**Exercise objective:**
From the records below, copy out each line that has the word "Vietnam".
• • • • •
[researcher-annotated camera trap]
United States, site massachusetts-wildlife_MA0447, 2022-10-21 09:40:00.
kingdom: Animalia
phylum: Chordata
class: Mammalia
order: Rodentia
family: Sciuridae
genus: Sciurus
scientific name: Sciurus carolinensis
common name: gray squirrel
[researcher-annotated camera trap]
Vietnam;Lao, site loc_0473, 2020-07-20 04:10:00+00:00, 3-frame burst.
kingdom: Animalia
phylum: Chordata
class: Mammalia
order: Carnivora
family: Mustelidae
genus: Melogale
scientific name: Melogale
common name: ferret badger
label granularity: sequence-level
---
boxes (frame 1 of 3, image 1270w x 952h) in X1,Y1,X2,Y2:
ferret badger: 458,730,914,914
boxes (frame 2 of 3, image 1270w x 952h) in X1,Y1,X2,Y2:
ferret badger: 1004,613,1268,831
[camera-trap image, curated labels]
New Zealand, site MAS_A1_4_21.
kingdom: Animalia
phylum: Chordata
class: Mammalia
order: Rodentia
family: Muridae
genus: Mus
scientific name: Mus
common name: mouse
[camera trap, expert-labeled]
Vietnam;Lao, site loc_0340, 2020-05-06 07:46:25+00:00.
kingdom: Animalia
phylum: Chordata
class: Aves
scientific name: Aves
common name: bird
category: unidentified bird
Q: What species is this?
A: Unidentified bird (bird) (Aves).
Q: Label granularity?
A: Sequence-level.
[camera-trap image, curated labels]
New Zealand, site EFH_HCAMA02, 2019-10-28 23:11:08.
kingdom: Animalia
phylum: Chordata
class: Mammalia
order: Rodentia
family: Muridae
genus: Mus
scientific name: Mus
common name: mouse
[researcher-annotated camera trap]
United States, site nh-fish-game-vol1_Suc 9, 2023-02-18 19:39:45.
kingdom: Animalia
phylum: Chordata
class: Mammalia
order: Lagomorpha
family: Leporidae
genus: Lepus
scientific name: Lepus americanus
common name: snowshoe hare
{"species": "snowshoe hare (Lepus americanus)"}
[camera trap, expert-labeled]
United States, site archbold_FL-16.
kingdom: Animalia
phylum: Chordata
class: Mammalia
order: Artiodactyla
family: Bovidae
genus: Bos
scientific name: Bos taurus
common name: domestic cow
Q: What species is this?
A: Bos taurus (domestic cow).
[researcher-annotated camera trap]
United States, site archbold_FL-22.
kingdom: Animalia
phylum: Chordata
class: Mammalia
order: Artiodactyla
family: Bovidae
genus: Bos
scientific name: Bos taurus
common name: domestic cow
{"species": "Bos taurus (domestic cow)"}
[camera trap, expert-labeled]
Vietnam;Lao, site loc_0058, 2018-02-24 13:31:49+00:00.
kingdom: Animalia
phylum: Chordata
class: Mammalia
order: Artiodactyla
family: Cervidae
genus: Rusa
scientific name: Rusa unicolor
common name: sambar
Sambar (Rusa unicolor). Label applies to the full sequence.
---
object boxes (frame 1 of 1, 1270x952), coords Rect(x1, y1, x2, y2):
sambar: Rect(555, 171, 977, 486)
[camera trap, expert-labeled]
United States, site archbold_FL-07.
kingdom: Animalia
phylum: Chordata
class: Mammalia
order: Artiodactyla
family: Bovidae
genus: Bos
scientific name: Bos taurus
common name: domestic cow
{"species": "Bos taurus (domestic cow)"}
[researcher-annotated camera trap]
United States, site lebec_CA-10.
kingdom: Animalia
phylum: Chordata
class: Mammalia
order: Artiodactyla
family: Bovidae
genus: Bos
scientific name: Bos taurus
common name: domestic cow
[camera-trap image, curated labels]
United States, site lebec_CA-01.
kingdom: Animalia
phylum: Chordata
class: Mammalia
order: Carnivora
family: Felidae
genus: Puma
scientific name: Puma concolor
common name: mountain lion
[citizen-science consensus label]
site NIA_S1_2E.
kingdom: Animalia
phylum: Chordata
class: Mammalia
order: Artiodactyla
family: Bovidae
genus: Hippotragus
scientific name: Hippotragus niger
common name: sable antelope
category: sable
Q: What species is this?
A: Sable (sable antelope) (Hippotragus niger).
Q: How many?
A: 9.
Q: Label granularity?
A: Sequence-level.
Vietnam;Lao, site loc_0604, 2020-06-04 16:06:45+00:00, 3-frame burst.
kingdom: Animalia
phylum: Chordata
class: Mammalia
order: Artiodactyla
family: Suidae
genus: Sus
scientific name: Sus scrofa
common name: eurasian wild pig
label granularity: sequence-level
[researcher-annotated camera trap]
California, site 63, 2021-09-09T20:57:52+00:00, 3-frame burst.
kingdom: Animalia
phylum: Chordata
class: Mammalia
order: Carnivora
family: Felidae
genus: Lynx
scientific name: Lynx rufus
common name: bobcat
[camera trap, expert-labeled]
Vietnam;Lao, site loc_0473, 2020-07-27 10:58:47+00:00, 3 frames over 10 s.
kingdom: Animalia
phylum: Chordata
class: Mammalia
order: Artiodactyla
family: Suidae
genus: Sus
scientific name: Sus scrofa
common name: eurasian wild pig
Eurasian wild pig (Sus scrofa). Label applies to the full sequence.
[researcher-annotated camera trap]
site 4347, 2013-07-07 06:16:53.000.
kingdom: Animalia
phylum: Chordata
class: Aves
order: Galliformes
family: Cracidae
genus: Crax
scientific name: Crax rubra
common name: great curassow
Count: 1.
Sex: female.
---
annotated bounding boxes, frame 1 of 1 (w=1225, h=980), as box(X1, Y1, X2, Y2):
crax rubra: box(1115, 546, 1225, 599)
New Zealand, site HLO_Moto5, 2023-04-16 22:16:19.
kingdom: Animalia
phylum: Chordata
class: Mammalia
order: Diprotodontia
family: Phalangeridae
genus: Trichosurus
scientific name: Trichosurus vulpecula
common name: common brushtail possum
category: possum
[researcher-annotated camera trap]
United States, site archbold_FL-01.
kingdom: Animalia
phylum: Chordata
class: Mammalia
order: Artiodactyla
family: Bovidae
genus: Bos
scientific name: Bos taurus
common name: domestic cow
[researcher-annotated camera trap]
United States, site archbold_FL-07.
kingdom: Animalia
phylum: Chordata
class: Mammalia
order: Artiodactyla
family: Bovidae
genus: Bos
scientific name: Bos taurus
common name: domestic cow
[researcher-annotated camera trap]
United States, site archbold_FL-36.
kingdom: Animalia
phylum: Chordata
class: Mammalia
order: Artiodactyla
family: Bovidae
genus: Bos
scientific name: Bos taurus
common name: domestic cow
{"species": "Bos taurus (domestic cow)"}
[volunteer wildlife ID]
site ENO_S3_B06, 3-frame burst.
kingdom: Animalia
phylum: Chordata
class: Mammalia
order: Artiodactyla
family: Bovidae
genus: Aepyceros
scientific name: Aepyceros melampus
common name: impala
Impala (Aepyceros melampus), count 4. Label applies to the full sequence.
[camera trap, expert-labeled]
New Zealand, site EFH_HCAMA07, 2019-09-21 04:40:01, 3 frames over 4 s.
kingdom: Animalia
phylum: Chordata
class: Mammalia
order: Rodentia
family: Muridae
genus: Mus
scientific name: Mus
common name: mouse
• • • • •
**Output of the exercise:**
Vietnam;Lao, site loc_0473, 2020-07-20 04:10:00+00:00, 3-frame burst.
Vietnam;Lao, site loc_0340, 2020-05-06 07:46:25+00:00.
Vietnam;Lao, site loc_0058, 2018-02-24 13:31:49+00:00.
Vietnam;Lao, site loc_0604, 2020-06-04 16:06:45+00:00, 3-frame burst.
Vietnam;Lao, site loc_0473, 2020-07-27 10:58:47+00:00, 3 frames over 10 s.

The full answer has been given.